A companhia também avançou na desalavancagem, com a relação Dívida Líquida/EBITDA caindo para 4,8x no 2T25, redução de 0,2x em relação ao trimestre anterior e de 0,9x desde a conclusão da aquisição da AES Brasil em outubro de 2024.
A geração de energia dos ativos próprios totalizou 3,2 GW médios no 2T25, crescimento de 15,3% ante o mesmo período do ano anterior. Destaque para os ativos eólicos, que produziram 1,3 GW médios, superando 102,1% da certificação P90 pelo segundo trimestre consecutivo.
A companhia capturou R$ 54,5 milhões em sinergias recorrentes no 2T25, totalizando R$ 154 milhões desde a conclusão da aquisição da AES Brasil. A integração dos ativos incorporados avança na etapa final, com previsão de conclusão até dezembro de 2025, confirmando a execução de uma das duas prioridades estratégicas definidas no Auren Day 2025, quando a companhia detalhou sua visão para o setor em transformação.

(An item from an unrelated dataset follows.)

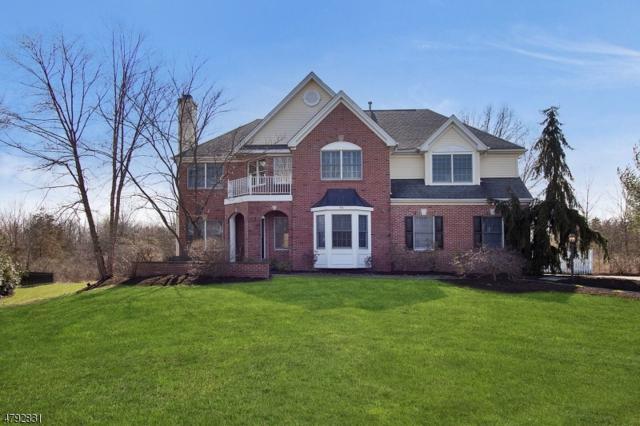 73 Shoal Creek Dr, Montgomery Twp., NJ 08558 (MLS #3461057) :: SR Real Estate Group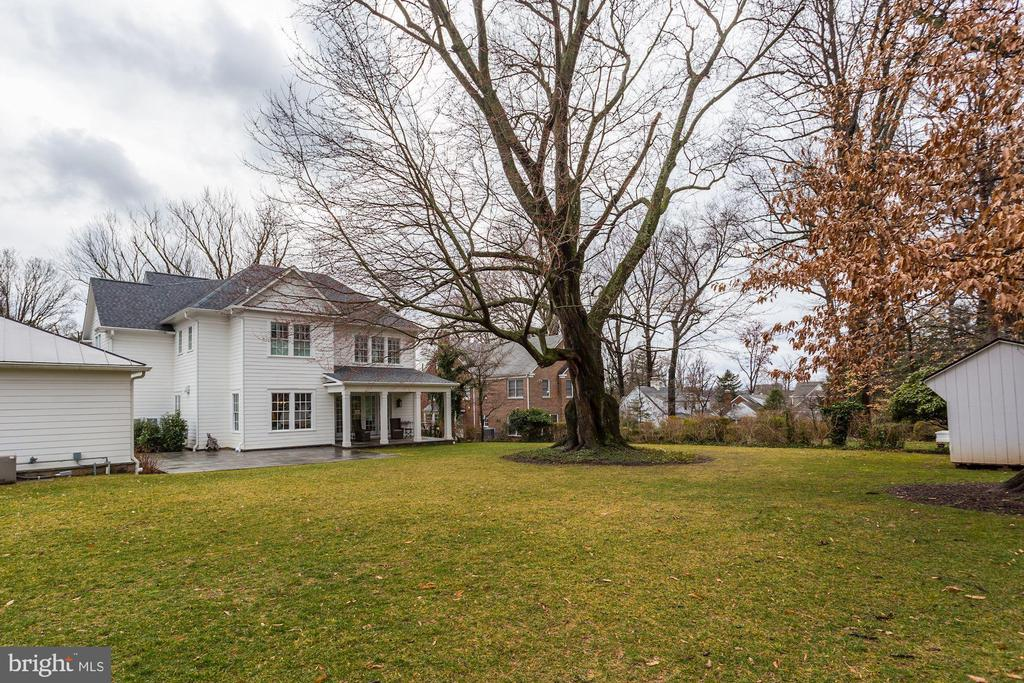 Backyard - 4205 GLENROSE ST, KENSINGTON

Em julho, a Auren finalizou seu plano de liability management com emissões de R$ 3,25 bilhões, que serão utilizadas para liquidar antecipadamente o acquisition finance de R$ 2,2 bilhões e financiar a construção de Cajuína 3. A comercializadora também celebrou contratos recordes de 200 MW médios com preço superior a R$ 220/MWh, alinhando-se com as projeções de precificação apresentadas em sua análise setorial, que indicava custos nivelados entre R$ 214-280/MWh para projetos eólicos. Os resultados comerciais robustos foram alcançados mesmo com a transição na liderança da área de Clientes e Comercialização, demonstrando a solidez dos processos e estratégias implementadas.